Resume the article on the Zika virus below, writing on from its last sentence.

[Supplied text — start]

The following article represents the opinions of a medical professional, regarding the recent outbreak of Zika Virus.

While sitting in my clinical office in Kampala, Uganda, the international news sounded the alarm about a new major outbreak across the Americas, being caused by a little known virus. Strict travel guidelines from governments to its residents of affected countries were being made, including an unprecedented call for women to delay pregnancy for two years and avoid unprotected sex with husbands, who were in or had just returned from high risk countries. Many of us, in Africa, were still thinking this was “an outbreak in outside countries”, but we were rudely awakened to learn it was closer to home than we had imagined.

While the Zika virus is new to the media and audience of the Americas, it has a storied past in my home country. Named after the Zika forest in Kisubi, it is less than an hour drive from my Kampala office. It was accidentally discovered in 1947 by a group of scientists at the then Uganda Virus Research Institute when they were studying mosquitoes that spread yellow fever. Since it caused mild disease, low grade fever, general weakness, joint pains, and mild headaches, with no fatalities, it did not impress the scientists to study it further and deeper.

In subsequent years, after the Ugandan discovery, the disease was observed in Gabon, Sierra Leone, Central African Republic (CAR), and Egypt. In the same time period, evidence of human infection extended to the East in India, Thailand, Vietnam, and Philippines. This spread coincides with the time of post-independence wars across Africa and Asia. In the last thirty years, Zika remained under the radar, as governments were preoccupied with the fight against a more virile virus, HIV/AIDS, and poor health care systems and limited medical research, especially due to the civil unrest. Doctors in the African region habitually treated “slide negative” malaria. Who knows? Some of these could have been Zika fever, since most of us have not been looking out for it!

[Supplied text — finish]
[Supplied records — start]

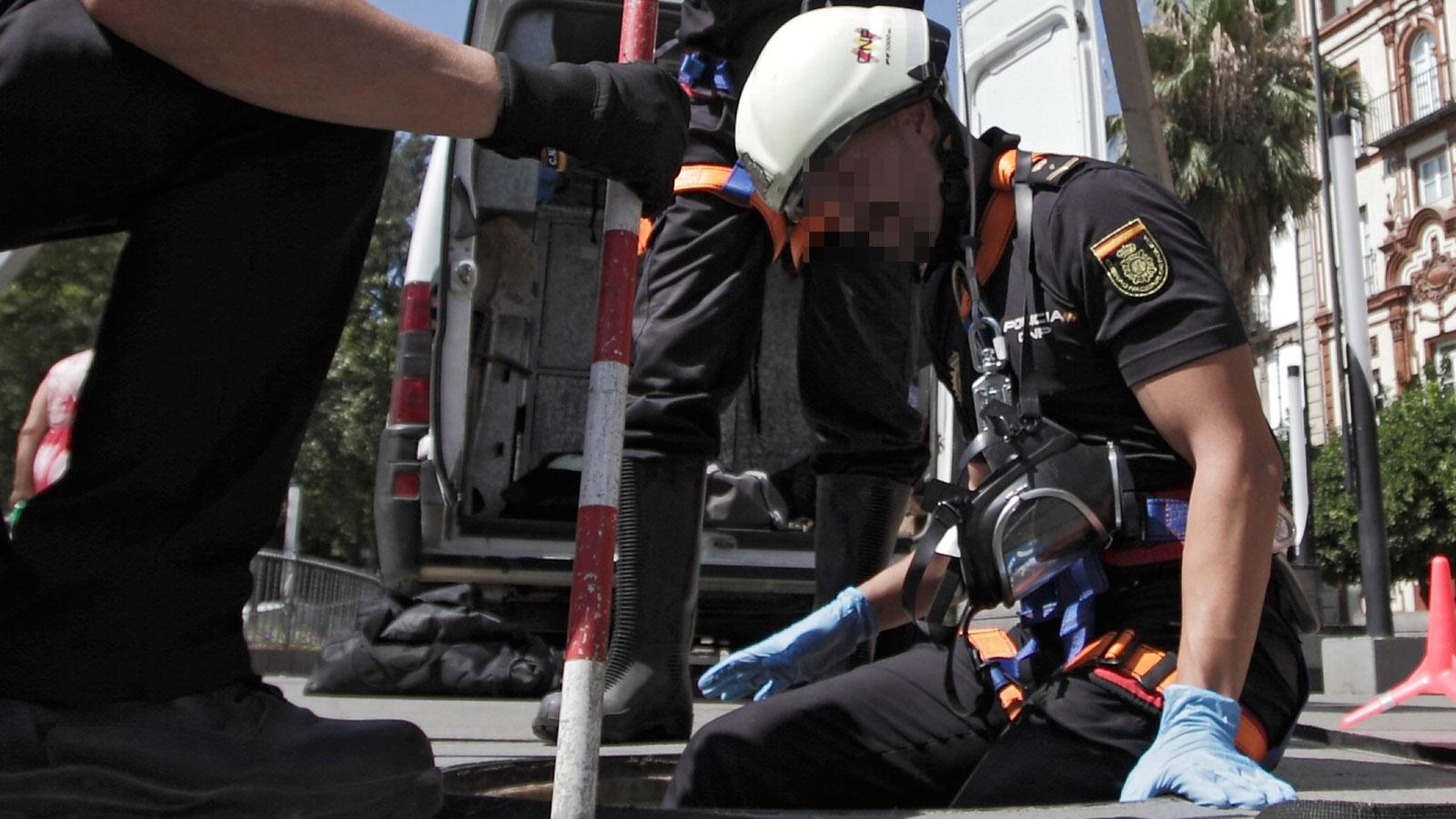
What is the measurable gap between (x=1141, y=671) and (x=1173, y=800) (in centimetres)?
31

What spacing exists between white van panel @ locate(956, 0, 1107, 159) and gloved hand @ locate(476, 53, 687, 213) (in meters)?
3.34

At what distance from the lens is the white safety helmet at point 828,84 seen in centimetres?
226

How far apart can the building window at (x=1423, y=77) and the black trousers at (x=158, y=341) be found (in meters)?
37.4

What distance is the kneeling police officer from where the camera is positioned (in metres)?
1.87

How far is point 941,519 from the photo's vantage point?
212cm

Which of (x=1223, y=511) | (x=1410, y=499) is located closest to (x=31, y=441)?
(x=1223, y=511)

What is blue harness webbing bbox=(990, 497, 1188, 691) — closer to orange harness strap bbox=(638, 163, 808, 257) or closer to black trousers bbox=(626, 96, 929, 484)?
black trousers bbox=(626, 96, 929, 484)

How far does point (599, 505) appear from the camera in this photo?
170 centimetres

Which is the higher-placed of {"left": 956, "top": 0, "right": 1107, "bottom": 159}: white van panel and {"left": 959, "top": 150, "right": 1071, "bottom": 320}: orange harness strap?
{"left": 956, "top": 0, "right": 1107, "bottom": 159}: white van panel

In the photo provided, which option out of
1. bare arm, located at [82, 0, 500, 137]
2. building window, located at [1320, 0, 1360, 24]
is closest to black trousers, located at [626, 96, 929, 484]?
bare arm, located at [82, 0, 500, 137]

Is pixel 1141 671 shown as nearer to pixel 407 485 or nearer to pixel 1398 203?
pixel 407 485

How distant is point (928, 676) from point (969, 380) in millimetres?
513

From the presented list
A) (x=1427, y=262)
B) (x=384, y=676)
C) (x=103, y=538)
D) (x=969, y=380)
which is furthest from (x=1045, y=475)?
(x=1427, y=262)

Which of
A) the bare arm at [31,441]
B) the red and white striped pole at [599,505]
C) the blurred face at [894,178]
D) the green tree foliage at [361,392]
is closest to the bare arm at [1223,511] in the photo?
the blurred face at [894,178]
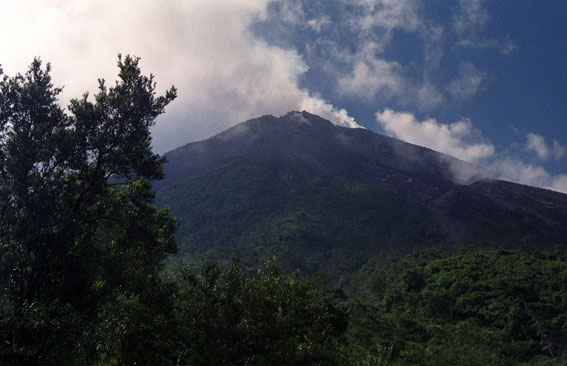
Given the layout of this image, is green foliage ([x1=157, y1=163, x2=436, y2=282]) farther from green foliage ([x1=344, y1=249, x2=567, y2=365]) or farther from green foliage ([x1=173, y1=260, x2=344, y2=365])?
green foliage ([x1=173, y1=260, x2=344, y2=365])

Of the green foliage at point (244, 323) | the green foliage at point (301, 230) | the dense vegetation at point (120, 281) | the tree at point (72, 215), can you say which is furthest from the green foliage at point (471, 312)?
the green foliage at point (301, 230)

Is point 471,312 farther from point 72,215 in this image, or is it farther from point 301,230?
point 301,230

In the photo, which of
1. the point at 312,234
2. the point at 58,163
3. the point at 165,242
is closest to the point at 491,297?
the point at 165,242

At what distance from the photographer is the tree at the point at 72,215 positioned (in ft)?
43.1

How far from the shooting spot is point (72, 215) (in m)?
16.7

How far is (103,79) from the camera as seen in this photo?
1917 cm

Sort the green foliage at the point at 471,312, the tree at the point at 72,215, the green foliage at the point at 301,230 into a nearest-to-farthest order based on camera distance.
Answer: the tree at the point at 72,215 → the green foliage at the point at 471,312 → the green foliage at the point at 301,230

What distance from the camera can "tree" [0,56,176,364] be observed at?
1312 centimetres

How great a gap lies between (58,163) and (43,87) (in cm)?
471

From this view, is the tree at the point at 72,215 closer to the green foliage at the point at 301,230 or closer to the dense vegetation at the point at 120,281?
the dense vegetation at the point at 120,281

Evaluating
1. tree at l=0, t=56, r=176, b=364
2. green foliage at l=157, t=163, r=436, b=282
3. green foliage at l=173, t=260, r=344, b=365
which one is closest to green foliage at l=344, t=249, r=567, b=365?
green foliage at l=173, t=260, r=344, b=365

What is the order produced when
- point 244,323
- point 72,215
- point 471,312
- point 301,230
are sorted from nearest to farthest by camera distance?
point 244,323, point 72,215, point 471,312, point 301,230

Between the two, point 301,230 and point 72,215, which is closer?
point 72,215

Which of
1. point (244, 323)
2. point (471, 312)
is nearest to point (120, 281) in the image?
point (244, 323)
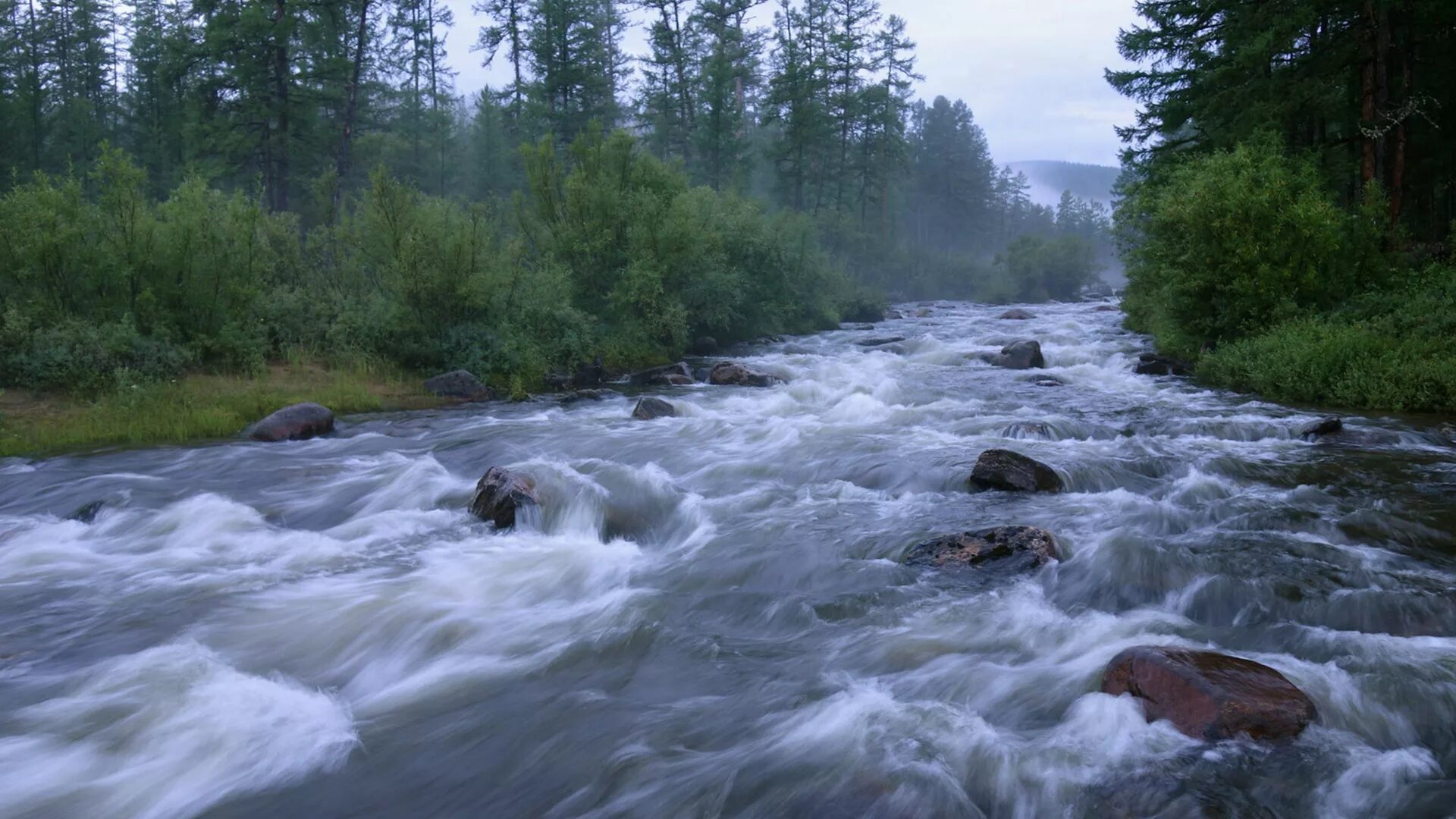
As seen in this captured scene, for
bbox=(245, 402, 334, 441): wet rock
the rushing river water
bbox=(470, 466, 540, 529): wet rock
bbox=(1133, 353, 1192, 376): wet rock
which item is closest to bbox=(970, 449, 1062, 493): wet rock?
the rushing river water

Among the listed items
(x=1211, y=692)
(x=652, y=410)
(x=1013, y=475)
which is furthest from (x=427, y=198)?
(x=1211, y=692)

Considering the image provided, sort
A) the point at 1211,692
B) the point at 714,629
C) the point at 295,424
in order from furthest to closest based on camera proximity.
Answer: the point at 295,424, the point at 714,629, the point at 1211,692

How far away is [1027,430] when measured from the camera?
1420 cm

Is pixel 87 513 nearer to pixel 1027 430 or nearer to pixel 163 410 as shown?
pixel 163 410

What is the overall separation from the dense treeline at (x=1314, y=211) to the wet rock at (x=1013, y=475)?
7286 mm

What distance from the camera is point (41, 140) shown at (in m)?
36.5

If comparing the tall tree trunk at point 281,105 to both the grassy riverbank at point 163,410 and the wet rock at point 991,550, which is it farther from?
the wet rock at point 991,550

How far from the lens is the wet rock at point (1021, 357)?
873 inches

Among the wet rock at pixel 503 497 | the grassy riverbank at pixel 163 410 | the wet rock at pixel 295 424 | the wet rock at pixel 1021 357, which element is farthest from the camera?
the wet rock at pixel 1021 357

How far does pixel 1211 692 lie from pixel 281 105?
32.7 meters

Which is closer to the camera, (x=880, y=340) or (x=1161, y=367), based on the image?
(x=1161, y=367)

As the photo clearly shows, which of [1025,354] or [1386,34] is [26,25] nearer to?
[1025,354]

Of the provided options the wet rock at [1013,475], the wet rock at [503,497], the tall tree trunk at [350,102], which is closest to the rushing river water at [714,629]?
the wet rock at [503,497]

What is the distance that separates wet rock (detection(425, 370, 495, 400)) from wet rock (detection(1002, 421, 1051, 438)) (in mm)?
10674
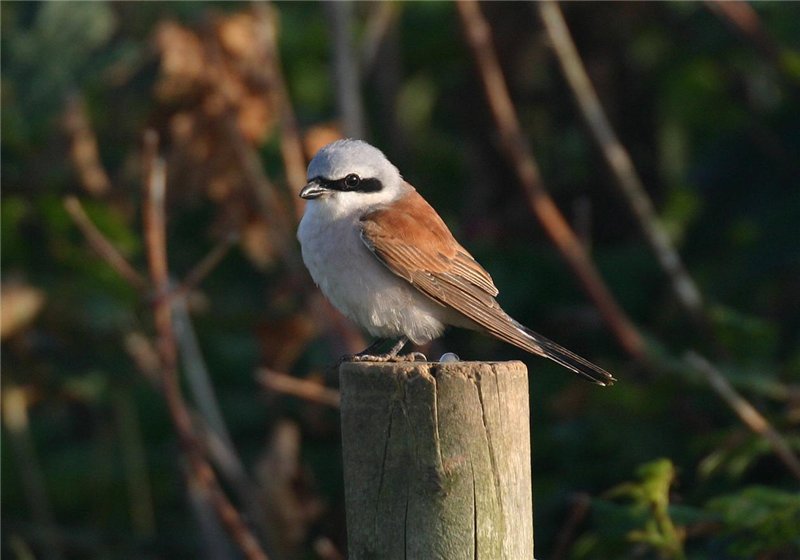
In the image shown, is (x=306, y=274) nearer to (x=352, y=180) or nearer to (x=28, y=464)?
(x=352, y=180)

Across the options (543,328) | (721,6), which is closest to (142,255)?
(543,328)

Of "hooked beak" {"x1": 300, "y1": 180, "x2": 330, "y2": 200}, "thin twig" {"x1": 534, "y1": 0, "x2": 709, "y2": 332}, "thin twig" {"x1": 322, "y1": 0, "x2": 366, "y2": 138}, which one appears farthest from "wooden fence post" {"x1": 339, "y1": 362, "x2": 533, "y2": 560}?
"thin twig" {"x1": 534, "y1": 0, "x2": 709, "y2": 332}

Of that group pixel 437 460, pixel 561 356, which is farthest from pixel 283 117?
pixel 437 460

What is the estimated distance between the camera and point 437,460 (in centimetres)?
239

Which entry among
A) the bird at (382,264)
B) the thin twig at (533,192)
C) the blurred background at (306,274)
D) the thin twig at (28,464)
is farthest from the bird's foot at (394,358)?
the thin twig at (28,464)

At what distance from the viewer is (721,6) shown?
227 inches

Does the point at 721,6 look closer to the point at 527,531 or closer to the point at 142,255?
the point at 142,255

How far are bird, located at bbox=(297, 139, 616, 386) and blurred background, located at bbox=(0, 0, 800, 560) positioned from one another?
0.77 metres

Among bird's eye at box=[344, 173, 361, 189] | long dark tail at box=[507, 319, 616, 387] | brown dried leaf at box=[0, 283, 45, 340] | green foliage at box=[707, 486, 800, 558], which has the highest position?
bird's eye at box=[344, 173, 361, 189]

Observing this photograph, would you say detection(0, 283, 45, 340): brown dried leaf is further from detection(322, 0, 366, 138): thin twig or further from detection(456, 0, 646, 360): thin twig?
detection(456, 0, 646, 360): thin twig

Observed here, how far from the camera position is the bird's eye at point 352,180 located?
151 inches

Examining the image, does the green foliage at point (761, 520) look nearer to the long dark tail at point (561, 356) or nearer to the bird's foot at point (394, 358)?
the long dark tail at point (561, 356)

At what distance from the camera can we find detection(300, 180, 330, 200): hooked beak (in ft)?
12.2

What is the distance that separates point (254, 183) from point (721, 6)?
2875 mm
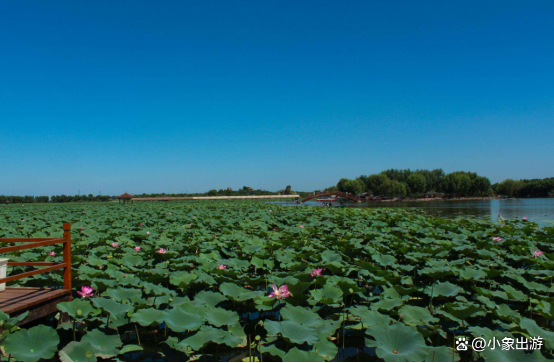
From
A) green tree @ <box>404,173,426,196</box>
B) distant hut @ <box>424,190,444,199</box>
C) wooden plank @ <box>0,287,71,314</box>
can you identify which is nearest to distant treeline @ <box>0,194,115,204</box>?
wooden plank @ <box>0,287,71,314</box>

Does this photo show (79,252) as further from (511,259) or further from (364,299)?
(511,259)

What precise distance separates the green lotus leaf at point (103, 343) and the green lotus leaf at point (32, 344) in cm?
20

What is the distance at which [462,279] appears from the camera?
11.9 feet

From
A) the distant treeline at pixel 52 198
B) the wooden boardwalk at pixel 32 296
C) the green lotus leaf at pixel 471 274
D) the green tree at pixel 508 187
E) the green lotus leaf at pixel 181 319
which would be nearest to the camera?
the green lotus leaf at pixel 181 319

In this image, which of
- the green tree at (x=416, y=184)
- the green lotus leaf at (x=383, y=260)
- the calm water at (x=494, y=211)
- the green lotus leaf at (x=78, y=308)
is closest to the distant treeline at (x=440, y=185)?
the green tree at (x=416, y=184)

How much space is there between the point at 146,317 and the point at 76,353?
506 millimetres

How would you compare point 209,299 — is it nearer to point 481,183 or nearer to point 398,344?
point 398,344

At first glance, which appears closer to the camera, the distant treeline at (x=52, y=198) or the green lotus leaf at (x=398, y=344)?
the green lotus leaf at (x=398, y=344)

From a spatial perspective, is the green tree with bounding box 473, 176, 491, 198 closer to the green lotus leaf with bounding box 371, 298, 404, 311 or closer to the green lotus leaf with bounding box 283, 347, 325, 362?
the green lotus leaf with bounding box 371, 298, 404, 311

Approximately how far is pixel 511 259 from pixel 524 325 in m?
3.26

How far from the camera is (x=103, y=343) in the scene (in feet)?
7.42

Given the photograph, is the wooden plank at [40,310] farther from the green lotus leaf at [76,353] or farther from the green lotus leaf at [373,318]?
the green lotus leaf at [373,318]

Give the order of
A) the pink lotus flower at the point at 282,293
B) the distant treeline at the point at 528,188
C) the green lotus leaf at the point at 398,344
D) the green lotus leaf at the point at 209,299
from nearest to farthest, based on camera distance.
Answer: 1. the green lotus leaf at the point at 398,344
2. the pink lotus flower at the point at 282,293
3. the green lotus leaf at the point at 209,299
4. the distant treeline at the point at 528,188

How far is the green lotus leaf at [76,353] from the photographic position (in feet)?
6.57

[Supplied records — finish]

Expected answer:
After nearly 70 years away from the global spotlight, the virus festered undetected, until it made the leap from French Polynesia to South America and now up the Caribbean towards the United States. And while common presentation of Zika is mild, the complications are debilitating and deadly. Among those who get serious complications is a paralyzing disease Gullaine Barre Syndrome (GBS). Other neurological complications, like encephalitis (inflammation of the brain) and microcephaly (small head) in babies born to infected mothers, have identified with a convincing cause-effect relationship. In my practice, I have managed a few cases of GBS. Whether or not their cause was Zika was not established, since we don’t routinely screen for it.

While there seems to be a growing hype around the Zika Virus, I wonder if its ability to spread quietly and cause suffering among underrepresented groups will allow for proper funding into necessary research. Robust understanding of the Aedes mosquito and the lifestyle of the Zika virus in mosquito and in humans still must be elaborated. Convincing evidence of different modes of the spread of this virus from human to human and mosquito to human must be fully comprehended for progress to be made. This work need not be isolated to one side of the world. Scientific and health communities in the Americas can engage with us at the origin site in Africa and Asia to share novel knowledge and best practices on routine screening and prevention of this virus. An approach encompassing all the above will be required to control spread of the fever, discovered a generation ago in my own backyard.

Dr. John Baptist Niwagaba is a medical doctor, residing and practicing for nearly a decade in Kampala, Uganda. He is a published author in local and international outlet, and has worked as the Africa Regional Manager for the International Diabetes Federation, coordinating over 30 country associations in Sub Saharan Africa.